Jean Garnier (11 November 1612 – 26 November 1681) was a French Jesuit church historian, patristic scholar, and moral theologian.

He was born at Paris, entered the Society of Jesus at the age of sixteen, and, after a distinguished course of study, taught at first the humanities, then philosophy, at Clermont-Ferrand (1643–1653), and theology at Bourges (1653–1681). In 1681, he was sent to Rome on business of his order, fell ill on the way and died at Bologna.

Garnier was considered one of the most learned Jesuits of his day, was well versed in Christian antiquity, and much consulted in difficult cases of conscience.

In 1618, he published for the first time the Libellus fidei, sent to the Holy See during the Pelagian controversy by Julian, Bishop of Eclanum in Apulia. Garnier added notes and an historical commentary. The Libellus also found a place in Garnier's later work on Marius Mercator.

In 1655, he wrote Regulae fidei catholicae de gratia Dei per Jesum Christum, and published the work at Bourges. In 1673, he edited at Paris all the work of Marius Mercator (d. at Constantinople after 451). The edition contains two parts.
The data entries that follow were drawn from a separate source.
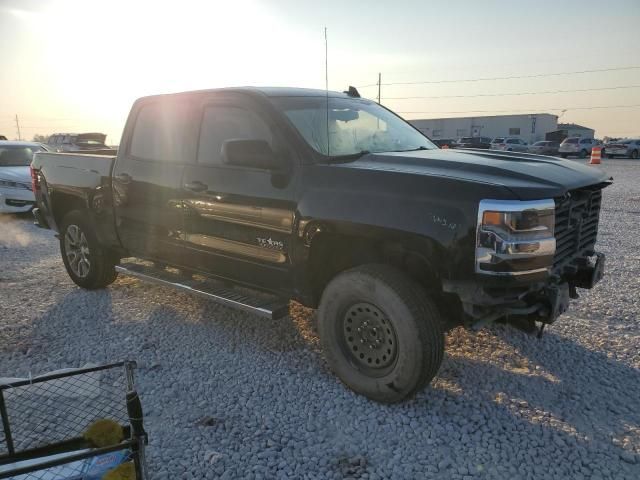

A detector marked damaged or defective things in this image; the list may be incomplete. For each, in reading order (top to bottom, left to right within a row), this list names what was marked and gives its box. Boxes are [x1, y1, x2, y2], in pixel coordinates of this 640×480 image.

damaged front bumper [442, 253, 608, 328]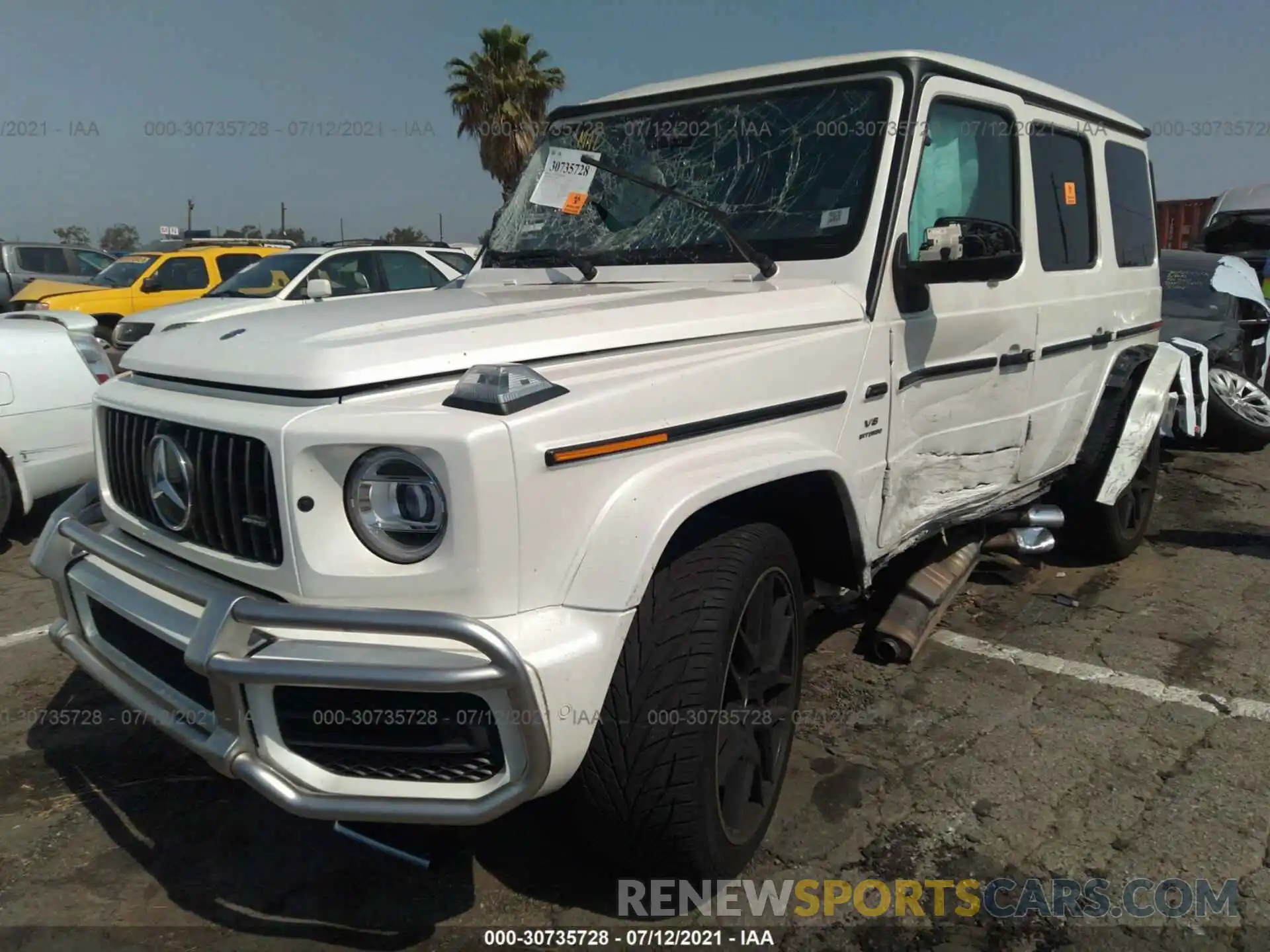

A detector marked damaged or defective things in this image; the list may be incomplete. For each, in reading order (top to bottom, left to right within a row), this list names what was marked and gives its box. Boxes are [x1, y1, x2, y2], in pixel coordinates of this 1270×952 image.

shattered windshield [487, 77, 894, 267]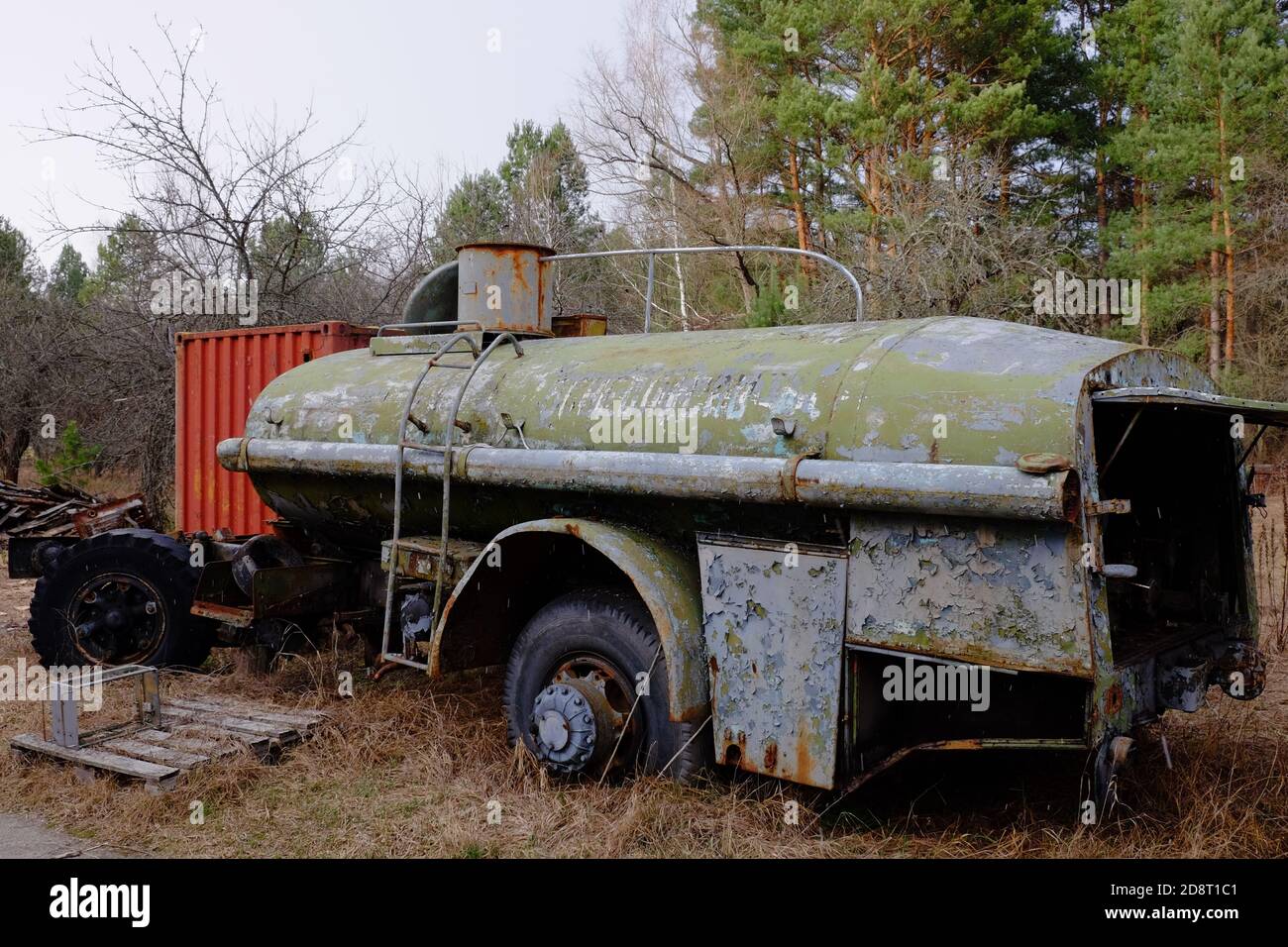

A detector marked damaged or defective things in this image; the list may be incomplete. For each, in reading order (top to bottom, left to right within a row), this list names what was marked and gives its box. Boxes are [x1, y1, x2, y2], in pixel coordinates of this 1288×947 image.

rusty tanker truck [20, 241, 1277, 803]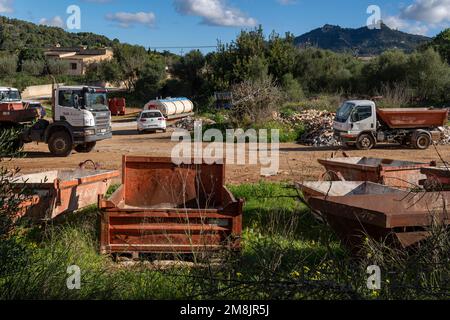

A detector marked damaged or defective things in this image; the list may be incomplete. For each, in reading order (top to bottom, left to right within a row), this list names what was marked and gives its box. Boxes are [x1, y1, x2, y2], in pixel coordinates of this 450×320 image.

rusty metal container [376, 108, 446, 129]
rusty metal container [14, 166, 119, 221]
corroded metal bin [14, 169, 119, 221]
corroded metal bin [98, 156, 243, 255]
rusty metal container [99, 156, 243, 255]
rusty metal container [316, 157, 432, 189]
corroded metal bin [316, 157, 432, 189]
rusty metal container [310, 191, 450, 251]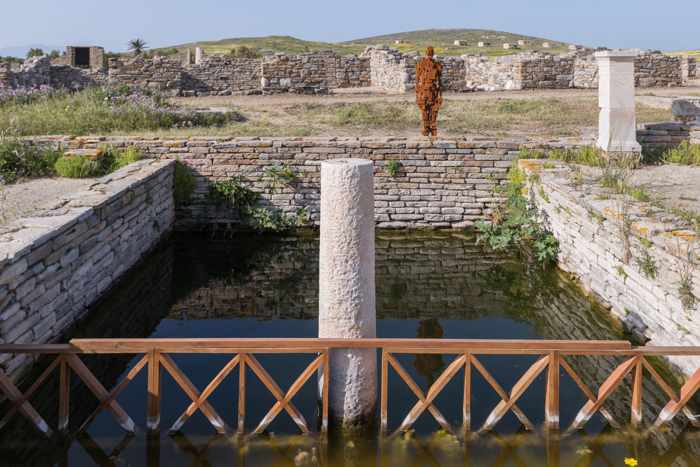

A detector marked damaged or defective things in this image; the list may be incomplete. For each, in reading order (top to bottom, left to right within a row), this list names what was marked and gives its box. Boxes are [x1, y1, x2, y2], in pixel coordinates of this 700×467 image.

The first gives the writings of Mercator against the Pelagians and to these Garnier adds seven dissertations:

"De ortu et incrementis haeresis Pelagianae seu potius Caelestianae".

Cardinal Noris (op. 3, 1176) considered these dissertations of great value, and says that, if he had seen them in time, he would have put aside his own writings on the subject. In the second part, Garnier gives a good historical sketch of Nestorianism from 428 to 433, then of the writings of Mercator on this heresy, and adds two treatises on the heresy and writings of Nestorius, and on the synods held in the matter between 429 and 433. Much praise is bestowed on Garnier by later learned writers for the great amount of historical knowledge displayed in his dissertations, but he is also severely blamed for his arbitrary arrangement of the writings of Mercator and for his criticism of the original (Tillemont, "Mémoires ecclés.", XV, 142; Cotelier, "Monum. eccl. graec." III, 602).